Directions
Repeat the records below word for word, but start at the line that contains "Is the touchscreen", stop after the last line, and include nothing else.

Listing

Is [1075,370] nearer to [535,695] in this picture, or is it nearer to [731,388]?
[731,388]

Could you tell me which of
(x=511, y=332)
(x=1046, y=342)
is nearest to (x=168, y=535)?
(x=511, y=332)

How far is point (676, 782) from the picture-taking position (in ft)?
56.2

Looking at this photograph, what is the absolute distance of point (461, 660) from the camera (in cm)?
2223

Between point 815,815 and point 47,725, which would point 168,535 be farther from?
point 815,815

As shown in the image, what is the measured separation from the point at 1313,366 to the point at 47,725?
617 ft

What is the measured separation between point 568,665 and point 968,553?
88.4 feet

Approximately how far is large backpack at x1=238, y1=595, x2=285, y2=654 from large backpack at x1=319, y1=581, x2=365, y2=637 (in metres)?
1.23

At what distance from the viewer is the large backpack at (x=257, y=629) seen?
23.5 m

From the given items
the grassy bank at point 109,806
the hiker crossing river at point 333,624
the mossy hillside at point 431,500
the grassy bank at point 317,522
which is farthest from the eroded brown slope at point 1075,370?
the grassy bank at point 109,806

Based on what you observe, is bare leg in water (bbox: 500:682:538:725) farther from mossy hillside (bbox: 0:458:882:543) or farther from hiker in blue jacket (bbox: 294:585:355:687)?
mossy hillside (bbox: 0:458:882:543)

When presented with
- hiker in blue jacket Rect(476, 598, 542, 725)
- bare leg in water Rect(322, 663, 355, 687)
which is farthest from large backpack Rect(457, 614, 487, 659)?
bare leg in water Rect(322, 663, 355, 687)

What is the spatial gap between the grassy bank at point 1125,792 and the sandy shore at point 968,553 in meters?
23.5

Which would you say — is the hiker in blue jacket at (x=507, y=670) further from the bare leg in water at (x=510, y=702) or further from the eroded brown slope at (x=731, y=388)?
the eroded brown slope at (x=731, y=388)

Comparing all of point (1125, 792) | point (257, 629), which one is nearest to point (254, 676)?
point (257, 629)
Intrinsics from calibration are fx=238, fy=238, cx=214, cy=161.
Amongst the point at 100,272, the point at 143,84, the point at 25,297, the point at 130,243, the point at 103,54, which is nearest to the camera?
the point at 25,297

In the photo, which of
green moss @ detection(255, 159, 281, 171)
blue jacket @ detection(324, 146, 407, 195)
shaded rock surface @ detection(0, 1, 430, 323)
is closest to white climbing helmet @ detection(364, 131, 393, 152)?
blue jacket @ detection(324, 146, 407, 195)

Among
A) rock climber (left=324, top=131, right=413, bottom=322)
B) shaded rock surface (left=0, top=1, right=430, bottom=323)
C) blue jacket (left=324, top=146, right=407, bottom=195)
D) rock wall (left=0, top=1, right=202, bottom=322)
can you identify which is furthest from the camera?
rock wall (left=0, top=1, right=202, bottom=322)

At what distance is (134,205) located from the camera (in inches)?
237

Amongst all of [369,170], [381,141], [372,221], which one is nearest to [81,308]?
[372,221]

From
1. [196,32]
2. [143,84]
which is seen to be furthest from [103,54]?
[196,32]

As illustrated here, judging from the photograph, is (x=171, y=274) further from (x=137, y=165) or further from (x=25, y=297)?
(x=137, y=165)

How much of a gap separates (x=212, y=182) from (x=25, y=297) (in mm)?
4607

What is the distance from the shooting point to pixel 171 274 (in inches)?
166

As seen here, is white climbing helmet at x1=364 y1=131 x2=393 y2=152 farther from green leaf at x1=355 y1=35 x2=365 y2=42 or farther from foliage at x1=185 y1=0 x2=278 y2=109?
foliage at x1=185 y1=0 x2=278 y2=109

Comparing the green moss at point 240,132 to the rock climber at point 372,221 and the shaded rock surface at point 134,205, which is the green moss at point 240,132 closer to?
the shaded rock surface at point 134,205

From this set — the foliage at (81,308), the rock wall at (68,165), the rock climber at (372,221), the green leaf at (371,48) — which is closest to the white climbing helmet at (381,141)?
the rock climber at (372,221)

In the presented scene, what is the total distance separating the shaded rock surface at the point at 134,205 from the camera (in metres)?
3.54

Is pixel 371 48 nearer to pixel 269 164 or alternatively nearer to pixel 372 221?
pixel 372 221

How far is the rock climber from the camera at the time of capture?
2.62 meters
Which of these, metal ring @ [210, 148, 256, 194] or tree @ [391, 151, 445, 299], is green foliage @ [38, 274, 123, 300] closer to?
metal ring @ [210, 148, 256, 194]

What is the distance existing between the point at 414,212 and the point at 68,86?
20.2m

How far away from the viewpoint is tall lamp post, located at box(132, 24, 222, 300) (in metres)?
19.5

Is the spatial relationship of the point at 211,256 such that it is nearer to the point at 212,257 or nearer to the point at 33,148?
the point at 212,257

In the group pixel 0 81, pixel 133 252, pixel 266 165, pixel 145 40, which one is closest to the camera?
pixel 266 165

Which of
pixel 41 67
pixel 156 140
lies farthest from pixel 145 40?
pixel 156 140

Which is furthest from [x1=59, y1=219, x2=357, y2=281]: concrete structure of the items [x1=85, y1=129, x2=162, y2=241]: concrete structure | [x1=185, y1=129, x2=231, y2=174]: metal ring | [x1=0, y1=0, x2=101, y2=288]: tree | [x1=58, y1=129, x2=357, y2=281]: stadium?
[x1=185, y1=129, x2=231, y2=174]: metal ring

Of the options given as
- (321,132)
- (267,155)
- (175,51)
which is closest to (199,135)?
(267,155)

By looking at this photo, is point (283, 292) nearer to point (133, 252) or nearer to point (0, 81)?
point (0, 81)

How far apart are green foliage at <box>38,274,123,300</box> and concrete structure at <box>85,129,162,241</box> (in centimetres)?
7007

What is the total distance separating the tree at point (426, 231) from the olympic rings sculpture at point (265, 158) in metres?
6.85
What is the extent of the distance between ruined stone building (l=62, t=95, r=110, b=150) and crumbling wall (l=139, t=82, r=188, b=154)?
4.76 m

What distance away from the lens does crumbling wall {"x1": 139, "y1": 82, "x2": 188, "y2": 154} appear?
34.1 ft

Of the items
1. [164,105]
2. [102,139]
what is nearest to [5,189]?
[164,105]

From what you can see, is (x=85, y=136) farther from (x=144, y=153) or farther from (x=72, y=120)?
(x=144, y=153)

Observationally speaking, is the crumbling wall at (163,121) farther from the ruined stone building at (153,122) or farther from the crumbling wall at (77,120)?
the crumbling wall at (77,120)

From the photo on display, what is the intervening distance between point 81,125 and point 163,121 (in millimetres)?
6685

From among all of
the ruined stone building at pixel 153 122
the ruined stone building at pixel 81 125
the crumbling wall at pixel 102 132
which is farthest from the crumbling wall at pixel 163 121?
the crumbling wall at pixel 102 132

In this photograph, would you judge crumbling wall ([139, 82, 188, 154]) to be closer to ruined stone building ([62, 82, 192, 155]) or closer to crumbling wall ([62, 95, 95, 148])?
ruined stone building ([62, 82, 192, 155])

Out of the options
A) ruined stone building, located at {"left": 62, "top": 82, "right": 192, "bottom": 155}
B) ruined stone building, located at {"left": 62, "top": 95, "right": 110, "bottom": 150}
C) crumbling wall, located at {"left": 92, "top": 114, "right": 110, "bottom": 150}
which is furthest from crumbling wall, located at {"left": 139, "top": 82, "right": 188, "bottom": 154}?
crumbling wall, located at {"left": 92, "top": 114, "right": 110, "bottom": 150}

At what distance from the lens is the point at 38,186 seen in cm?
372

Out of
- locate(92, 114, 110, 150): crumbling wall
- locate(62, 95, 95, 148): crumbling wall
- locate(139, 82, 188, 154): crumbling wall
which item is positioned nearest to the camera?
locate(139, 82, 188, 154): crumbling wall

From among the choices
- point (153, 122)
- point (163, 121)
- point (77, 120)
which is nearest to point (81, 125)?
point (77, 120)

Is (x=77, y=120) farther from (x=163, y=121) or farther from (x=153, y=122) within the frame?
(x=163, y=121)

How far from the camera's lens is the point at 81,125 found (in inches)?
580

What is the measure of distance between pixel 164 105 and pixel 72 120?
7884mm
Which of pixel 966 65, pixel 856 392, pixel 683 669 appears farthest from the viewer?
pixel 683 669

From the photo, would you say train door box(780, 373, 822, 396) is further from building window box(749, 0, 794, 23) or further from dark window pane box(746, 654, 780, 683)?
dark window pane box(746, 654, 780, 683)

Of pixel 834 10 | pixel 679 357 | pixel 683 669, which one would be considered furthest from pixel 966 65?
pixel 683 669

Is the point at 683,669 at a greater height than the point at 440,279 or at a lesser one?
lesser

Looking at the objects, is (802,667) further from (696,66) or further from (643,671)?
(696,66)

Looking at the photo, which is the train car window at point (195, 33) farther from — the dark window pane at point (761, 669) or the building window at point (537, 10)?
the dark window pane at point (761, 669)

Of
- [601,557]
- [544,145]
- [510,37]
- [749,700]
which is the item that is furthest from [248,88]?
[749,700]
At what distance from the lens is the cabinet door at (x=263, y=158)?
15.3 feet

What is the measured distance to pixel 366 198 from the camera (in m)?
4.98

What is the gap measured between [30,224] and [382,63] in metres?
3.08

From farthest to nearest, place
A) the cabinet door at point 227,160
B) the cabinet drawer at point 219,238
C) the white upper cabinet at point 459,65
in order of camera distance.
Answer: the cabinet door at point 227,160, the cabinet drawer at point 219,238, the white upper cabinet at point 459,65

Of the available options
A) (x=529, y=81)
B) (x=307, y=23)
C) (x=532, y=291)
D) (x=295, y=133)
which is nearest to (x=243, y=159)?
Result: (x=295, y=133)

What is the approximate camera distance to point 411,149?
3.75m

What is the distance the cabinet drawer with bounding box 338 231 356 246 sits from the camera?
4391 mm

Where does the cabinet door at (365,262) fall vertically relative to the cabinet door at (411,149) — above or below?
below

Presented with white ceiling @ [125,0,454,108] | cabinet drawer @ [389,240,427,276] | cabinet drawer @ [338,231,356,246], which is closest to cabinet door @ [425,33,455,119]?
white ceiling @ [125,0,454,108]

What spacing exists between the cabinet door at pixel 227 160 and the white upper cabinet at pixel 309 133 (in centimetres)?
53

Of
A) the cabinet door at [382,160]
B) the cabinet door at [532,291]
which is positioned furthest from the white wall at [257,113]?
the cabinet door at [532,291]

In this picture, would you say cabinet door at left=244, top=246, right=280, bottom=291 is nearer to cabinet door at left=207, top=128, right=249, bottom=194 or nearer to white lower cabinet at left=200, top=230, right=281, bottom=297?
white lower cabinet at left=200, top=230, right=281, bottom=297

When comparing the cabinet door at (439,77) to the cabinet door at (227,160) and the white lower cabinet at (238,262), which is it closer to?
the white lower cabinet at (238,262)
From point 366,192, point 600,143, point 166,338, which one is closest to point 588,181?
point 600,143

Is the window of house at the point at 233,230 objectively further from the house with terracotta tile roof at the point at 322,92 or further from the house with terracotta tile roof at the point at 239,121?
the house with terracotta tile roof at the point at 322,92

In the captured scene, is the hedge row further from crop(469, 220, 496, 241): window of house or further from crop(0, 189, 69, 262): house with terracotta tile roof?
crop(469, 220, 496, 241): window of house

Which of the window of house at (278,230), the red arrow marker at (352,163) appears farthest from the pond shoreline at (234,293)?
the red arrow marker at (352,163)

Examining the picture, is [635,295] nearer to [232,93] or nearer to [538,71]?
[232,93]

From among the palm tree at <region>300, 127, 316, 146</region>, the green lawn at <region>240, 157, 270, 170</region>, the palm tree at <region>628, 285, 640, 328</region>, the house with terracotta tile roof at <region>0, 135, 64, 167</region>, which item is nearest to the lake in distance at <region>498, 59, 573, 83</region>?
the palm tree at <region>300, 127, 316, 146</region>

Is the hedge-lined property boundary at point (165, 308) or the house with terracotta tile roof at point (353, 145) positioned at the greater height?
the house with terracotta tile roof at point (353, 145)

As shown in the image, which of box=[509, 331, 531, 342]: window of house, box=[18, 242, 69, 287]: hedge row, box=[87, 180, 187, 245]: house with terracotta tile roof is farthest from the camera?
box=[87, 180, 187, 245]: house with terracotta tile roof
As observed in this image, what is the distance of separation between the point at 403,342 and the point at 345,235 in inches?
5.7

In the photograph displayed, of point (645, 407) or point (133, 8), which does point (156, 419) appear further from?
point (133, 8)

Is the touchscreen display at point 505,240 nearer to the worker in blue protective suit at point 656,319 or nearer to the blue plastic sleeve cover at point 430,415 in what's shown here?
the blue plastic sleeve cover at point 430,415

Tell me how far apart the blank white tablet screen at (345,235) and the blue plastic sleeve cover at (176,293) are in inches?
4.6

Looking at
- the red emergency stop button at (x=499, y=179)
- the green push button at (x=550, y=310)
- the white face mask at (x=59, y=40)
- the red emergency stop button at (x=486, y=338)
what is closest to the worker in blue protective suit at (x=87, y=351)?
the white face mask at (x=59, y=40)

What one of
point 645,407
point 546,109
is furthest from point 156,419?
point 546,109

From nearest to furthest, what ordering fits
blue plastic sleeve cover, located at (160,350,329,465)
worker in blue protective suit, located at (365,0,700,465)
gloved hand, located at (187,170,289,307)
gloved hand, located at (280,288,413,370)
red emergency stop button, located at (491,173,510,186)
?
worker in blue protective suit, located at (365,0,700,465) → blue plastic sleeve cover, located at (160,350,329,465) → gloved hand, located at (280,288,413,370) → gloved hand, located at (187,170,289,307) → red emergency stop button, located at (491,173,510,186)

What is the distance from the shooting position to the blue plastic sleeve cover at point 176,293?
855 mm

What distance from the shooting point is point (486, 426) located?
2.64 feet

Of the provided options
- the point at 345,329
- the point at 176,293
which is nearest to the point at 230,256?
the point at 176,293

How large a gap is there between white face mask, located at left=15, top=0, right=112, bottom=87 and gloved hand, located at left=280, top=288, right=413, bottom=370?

Task solution
Is the touchscreen display at point 505,240 nearer to the worker in blue protective suit at point 656,319 or nearer to the blue plastic sleeve cover at point 430,415 in what's shown here?
the blue plastic sleeve cover at point 430,415

Tell me how far apart the blank white tablet screen at (345,235) and the blue plastic sleeve cover at (176,293) are in inches?
4.6

Looking at
- the red emergency stop button at (x=499, y=179)
- the green push button at (x=550, y=310)
- the white face mask at (x=59, y=40)
- the red emergency stop button at (x=486, y=338)
what is closest to the worker in blue protective suit at (x=87, y=351)?
the white face mask at (x=59, y=40)

What one of
point 645,407
point 546,109
is furthest from point 156,419?
point 546,109

From nearest to furthest, what ordering fits
blue plastic sleeve cover, located at (160,350,329,465)
worker in blue protective suit, located at (365,0,700,465)
gloved hand, located at (187,170,289,307)
gloved hand, located at (280,288,413,370)
red emergency stop button, located at (491,173,510,186)
?
worker in blue protective suit, located at (365,0,700,465) → blue plastic sleeve cover, located at (160,350,329,465) → gloved hand, located at (280,288,413,370) → gloved hand, located at (187,170,289,307) → red emergency stop button, located at (491,173,510,186)

What is the distance from the shooting position to the blue plastic sleeve cover at point 176,293?
855 mm

What distance from the shooting point is point (486, 426) located?
2.64 feet

Of the provided options
- the point at 345,329
- the point at 176,293
which is nearest to the point at 230,256?
the point at 176,293

How large a gap is there between white face mask, located at left=15, top=0, right=112, bottom=87 and gloved hand, located at left=280, top=288, right=413, bottom=370?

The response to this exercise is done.